Government lags behind in support for initiatives that tackle the status quo
We focus with TheNextWomenCrowd Fund and Borski Fund as venture capital funds specifically on technology and diversity. This is how we tackle the status quo. Yet we also encounter barriers in this respect. At Borski Fund, private investors have committed to 80% of the fund size, including all major banks, as well as some family offices and informal investors, of which 70% are female. A very nice achievement. However, the government has only joined via RvO, LIOF and NOM. If another large party such as Invest-NL or the European Investment Fund were to invest, Borski Fund could make even more impact. The #fundright initiative, backed by Techleap, has brought more commitment from fund managers, but initial results are limited. The government does not (yet) know 'gender lens investing ' policy.
Government and private parties in the US, England and Canada lead by example
In the United States, there are numerous networks and really large funds that specifically provide venture capital to female entrepreneurs and female founders with high potential. Examples include Female Founders Fund, Astia and AmplifyHer. There, banks like Morgan Stanley, Bank of America Goldman Sachs and well-known investors like Andreesen Horowitz and the SoftBank funds have joined to address the gap. And there exists a super angel investor like Melinda Gates, who has committed $ 1 billion to invest in female fund managers and female entrepreneurs. In England and Canada, the government has a major role in making businesses and investments more diverse. They do have a specific gender lens investing policies and invest in specific venture capital funds for this purpose.
Institutional investors can create urgency and momentum
Institutional investors - universities, pension funds and insurance companies - are the lifeblood of venture capital in the USA, but are not (yet) participating in the Netherlands. Nevertheless, board members and managers of pension funds in the Netherlands also indicate that diversity and inclusion are important. It is precisely from their position that they can make a meaningful difference by financing specific venture capital funds and calling other funds to account. In addition, they can adopt new guidelines that promote investment in venture capital funds that are committed to gender diversity.

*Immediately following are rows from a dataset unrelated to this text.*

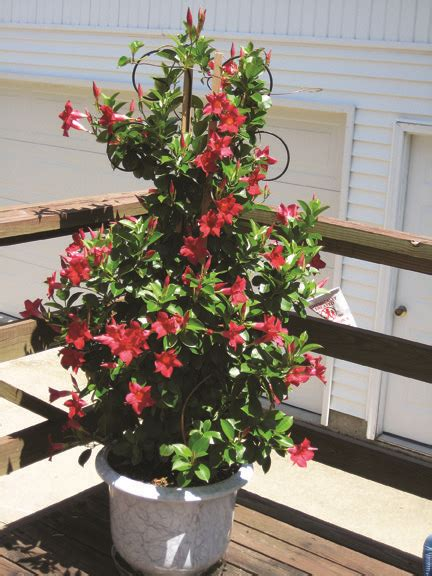 growing mandevilla   pot beautiful plants garden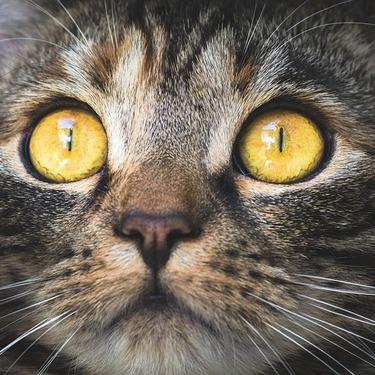 猫に世界はどう見えている?猫の色覚・視野についてご紹介!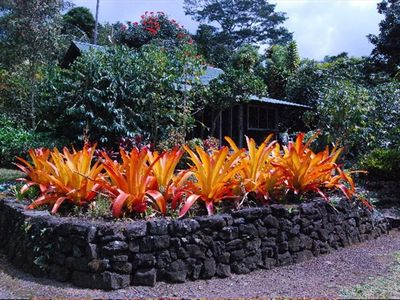 Cottage, coffee trees and tropical gardens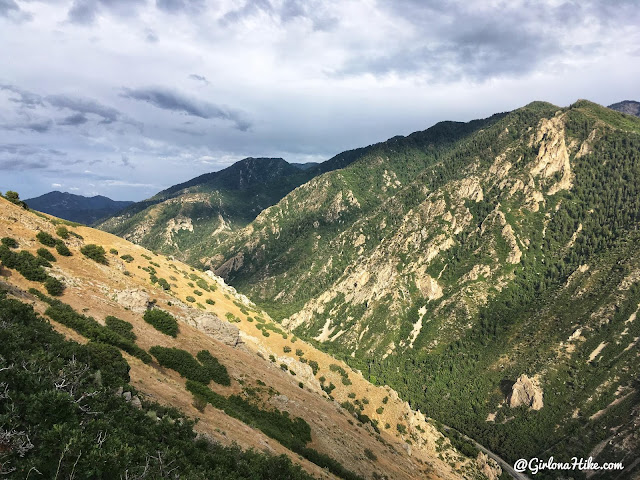 Hiking to Rattlesnake Gulch, Millcreek Canyon, Utah, Hiking with Dogs in Utah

This has already been done for the climate
Institutional investors, whether working individually or collectively to enforce systemic change, have done this before. By mid-2020, nearly 450 institutional investors representing more than $ 41 trillion in assets will have joined the Climate Action 100+. They set specific goals for board representation and emission reduction and put pressure on companies to make more climate-friendly choices. The positive result is more transparency about a company's carbon footprint and better data on the flow of capital to companies based on climate-relevant activities. In a short space of time, institutional investors created an urgency and momentum for climate action that did not previously exist on a large scale.
From the exception to the norm
When large amounts of venture capital are provided to diversity, its economic impact will reach far-reaching and women entrepreneurs will use their talent, experiences and insights to grow start-ups into large profitable ones. And there will be more innovations that will improve society as a whole. But… this will only happen if we create a new capital paradigm and shift funding for promising women and multicultural founders from the exception to the norm.
So we are not there yet, but we remain optimistic that the government will still take up its role, just as the pension funds can do. Thank you for reading to the end, that's a start.